■ Text section ■

[start]

I received an email this evening from a participant in my half-day workshop, “GeoApps for Learning: Google Maps and Google Earth,” which I presented in early March at the Heartland eLearning Conference. He is running into trouble getting his students to add images to their shared, custom Google Map. These are a few tips I sent him. Custom Google maps are created by clicking MY MAPS on maps.google.com after you login to the site. First, make sure you setup your Google Map for collaboration / shared editing. If you don’t have the map set for everyone to edit it, you’ll need to add each student by email address (using the same email they use for their free Google Account) so they can have edit rights to the map. Click the COLLABORATE link on the map to change these settings.

Let anyone edit a Google Map

The image you want to add within a placemark in Google Maps needs to be saved somewhere online so you can add it by web link. Google Maps doesn’t provide image hosting, like Google does for other services like Google Sites and Google Docs. You add the image with it’s direct link, starting with “http://” and ending in “.jpg” You’ll want to copy that image link FIRST before trying to add it to the map.

Copying an image's direct web link in Flickr

Once you (or a student) clicks EDIT on the map, make sure you’re in RICH TEXT mode and click INSERT IMAGE.

[end]

[Scene-based reasoning records]
[start]

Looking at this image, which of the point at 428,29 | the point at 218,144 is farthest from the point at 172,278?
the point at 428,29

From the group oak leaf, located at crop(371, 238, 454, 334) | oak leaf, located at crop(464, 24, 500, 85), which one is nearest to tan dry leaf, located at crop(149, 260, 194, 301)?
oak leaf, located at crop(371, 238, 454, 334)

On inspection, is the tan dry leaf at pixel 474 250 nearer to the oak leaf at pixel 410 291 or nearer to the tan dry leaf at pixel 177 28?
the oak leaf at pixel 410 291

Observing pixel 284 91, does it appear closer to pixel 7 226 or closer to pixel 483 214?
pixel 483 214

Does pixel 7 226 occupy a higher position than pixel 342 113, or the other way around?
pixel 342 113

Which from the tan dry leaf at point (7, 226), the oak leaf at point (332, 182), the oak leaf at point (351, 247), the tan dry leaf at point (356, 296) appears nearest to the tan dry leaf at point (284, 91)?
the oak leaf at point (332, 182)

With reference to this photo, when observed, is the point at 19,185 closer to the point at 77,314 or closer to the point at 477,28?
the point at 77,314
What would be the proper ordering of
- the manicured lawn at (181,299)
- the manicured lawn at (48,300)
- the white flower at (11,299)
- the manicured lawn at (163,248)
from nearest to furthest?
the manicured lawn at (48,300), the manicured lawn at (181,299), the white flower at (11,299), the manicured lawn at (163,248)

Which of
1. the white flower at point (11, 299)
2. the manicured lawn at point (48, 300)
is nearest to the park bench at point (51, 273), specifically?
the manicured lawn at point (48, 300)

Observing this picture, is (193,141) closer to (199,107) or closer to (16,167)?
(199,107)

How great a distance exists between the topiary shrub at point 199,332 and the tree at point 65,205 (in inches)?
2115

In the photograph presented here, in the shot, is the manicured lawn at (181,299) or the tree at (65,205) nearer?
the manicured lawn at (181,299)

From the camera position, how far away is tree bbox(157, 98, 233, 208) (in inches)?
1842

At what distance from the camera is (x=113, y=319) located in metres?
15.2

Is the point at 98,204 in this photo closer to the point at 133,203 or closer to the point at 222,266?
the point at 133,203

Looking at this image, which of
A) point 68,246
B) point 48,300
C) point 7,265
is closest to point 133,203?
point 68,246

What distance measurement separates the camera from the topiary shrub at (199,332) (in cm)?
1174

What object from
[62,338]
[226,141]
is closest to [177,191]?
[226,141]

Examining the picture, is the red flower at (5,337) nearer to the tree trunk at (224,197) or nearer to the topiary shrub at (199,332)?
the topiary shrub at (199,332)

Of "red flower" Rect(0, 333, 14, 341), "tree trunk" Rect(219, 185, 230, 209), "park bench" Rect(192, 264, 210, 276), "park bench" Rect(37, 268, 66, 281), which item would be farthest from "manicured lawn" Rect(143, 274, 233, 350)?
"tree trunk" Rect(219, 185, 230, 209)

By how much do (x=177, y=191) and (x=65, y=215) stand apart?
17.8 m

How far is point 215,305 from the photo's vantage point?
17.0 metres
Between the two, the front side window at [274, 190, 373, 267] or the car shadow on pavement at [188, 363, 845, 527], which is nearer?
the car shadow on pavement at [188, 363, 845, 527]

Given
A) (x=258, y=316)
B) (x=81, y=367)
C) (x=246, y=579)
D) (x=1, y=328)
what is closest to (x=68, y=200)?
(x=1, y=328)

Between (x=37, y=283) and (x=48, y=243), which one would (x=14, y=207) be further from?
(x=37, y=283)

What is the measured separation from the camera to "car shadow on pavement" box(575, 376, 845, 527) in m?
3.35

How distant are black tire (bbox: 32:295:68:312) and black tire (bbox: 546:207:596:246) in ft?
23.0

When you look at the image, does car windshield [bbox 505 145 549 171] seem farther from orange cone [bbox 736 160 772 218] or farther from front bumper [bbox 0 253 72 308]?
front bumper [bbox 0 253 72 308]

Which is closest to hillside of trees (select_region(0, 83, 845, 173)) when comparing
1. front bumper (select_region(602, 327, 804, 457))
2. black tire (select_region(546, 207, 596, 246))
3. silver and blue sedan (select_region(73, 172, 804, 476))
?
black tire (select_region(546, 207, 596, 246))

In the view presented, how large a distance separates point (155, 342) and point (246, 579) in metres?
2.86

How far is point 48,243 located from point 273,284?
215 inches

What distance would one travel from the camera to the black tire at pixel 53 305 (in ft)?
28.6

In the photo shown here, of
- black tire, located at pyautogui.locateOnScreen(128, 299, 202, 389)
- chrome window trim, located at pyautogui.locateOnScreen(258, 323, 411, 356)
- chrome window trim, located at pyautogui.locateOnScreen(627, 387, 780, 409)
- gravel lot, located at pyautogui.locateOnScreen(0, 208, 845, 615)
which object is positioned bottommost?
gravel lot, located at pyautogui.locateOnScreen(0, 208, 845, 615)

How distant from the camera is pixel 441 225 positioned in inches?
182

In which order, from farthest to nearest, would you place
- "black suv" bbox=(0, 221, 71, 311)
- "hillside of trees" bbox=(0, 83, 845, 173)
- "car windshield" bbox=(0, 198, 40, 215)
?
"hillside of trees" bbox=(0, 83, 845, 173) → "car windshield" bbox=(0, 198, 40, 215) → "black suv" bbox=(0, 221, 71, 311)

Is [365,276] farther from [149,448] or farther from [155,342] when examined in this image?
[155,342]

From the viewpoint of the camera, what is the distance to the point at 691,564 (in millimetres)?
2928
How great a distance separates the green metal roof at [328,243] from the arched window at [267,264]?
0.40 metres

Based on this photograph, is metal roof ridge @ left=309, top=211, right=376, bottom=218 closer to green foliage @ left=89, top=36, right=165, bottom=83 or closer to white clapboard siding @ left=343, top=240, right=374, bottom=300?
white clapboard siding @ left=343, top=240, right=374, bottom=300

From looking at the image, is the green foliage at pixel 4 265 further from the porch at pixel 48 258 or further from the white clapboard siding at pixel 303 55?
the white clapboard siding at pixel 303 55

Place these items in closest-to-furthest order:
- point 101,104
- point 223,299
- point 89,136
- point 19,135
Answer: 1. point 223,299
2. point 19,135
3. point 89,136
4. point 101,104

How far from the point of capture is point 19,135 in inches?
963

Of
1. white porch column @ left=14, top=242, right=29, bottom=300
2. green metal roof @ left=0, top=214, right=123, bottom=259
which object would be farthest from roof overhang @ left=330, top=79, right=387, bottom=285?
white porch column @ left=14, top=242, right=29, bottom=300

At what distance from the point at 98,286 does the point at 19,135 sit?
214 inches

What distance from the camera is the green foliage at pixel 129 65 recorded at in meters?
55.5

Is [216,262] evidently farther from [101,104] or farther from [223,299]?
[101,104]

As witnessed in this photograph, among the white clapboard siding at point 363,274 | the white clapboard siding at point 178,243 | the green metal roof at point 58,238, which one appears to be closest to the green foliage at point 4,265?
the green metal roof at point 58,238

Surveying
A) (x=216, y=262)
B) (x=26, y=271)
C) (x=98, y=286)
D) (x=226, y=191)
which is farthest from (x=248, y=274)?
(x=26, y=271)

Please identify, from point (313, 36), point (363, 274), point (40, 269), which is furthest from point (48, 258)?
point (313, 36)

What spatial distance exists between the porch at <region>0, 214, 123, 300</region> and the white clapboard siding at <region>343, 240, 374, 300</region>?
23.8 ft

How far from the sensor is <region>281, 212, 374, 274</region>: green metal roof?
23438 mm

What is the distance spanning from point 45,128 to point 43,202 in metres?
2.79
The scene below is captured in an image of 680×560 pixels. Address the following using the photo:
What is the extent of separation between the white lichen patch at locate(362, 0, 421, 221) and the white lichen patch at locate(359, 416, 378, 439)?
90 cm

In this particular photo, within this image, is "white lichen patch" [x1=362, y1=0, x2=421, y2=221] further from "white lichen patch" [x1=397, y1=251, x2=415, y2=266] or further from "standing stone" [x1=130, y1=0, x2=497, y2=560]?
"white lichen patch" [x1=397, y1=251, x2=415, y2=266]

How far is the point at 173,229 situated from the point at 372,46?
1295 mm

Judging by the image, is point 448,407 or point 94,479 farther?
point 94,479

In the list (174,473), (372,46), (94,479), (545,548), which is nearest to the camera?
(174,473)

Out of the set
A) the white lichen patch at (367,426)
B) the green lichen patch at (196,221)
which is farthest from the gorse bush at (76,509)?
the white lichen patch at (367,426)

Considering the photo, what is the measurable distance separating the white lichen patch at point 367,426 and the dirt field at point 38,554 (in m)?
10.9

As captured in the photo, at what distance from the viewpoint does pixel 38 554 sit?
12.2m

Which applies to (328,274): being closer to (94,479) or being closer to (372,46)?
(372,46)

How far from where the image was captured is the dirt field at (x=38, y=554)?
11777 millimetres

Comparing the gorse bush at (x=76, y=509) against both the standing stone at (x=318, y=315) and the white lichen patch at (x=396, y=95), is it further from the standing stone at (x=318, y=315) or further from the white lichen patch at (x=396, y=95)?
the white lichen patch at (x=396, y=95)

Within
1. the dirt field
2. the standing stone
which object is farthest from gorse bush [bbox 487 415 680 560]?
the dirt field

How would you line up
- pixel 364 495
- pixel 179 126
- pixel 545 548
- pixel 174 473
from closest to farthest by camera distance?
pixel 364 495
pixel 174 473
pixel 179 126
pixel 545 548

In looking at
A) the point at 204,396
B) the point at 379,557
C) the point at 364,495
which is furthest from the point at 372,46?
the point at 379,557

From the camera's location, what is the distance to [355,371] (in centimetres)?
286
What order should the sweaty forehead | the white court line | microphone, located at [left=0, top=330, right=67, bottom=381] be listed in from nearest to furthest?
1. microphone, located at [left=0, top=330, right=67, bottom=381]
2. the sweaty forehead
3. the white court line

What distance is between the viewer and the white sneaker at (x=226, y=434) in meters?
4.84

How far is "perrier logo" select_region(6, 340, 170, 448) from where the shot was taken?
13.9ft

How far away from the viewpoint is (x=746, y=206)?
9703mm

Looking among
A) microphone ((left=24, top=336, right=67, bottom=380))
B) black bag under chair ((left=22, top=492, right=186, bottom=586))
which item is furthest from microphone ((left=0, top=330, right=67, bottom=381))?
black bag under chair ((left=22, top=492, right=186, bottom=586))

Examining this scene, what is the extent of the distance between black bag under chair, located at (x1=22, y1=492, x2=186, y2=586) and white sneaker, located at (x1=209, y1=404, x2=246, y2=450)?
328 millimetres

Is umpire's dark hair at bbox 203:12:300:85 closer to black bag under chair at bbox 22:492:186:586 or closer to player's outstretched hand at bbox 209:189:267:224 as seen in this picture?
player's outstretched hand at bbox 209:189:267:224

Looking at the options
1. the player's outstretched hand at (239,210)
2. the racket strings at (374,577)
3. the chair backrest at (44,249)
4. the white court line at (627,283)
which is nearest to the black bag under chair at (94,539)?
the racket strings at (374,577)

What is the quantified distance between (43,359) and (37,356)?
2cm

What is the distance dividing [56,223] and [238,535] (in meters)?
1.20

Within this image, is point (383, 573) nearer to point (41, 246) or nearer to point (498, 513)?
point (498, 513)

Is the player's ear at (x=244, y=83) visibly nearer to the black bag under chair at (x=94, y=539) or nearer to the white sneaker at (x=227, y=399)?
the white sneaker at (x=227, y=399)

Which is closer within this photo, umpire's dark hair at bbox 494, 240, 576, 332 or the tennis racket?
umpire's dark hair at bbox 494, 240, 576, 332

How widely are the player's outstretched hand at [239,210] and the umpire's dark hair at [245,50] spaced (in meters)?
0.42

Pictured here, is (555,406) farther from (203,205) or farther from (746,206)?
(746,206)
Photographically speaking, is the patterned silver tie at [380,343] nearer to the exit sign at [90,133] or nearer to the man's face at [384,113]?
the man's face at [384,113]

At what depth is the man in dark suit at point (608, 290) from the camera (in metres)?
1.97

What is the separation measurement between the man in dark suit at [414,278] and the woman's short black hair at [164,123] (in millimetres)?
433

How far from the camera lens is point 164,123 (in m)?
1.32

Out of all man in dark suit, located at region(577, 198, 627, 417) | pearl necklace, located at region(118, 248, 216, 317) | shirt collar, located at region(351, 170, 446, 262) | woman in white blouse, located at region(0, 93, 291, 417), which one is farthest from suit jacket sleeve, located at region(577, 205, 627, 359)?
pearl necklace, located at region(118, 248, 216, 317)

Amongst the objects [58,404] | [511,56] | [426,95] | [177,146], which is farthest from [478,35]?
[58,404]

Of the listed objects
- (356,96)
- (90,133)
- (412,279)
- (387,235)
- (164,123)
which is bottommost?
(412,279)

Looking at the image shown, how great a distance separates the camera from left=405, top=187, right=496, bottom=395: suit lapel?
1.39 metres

[end]

■ Prompt ■
In the Google Maps tips, set down word for word the passage that opens with the words containing "The image you" and closes with "it to the map.".

■ Task solution ■
The image you want to add within a placemark in Google Maps needs to be saved somewhere online so you can add it by web link. Google Maps doesn’t provide image hosting, like Google does for other services like Google Sites and Google Docs. You add the image with it’s direct link, starting with “http://” and ending in “.jpg” You’ll want to copy that image link FIRST before trying to add it to the map.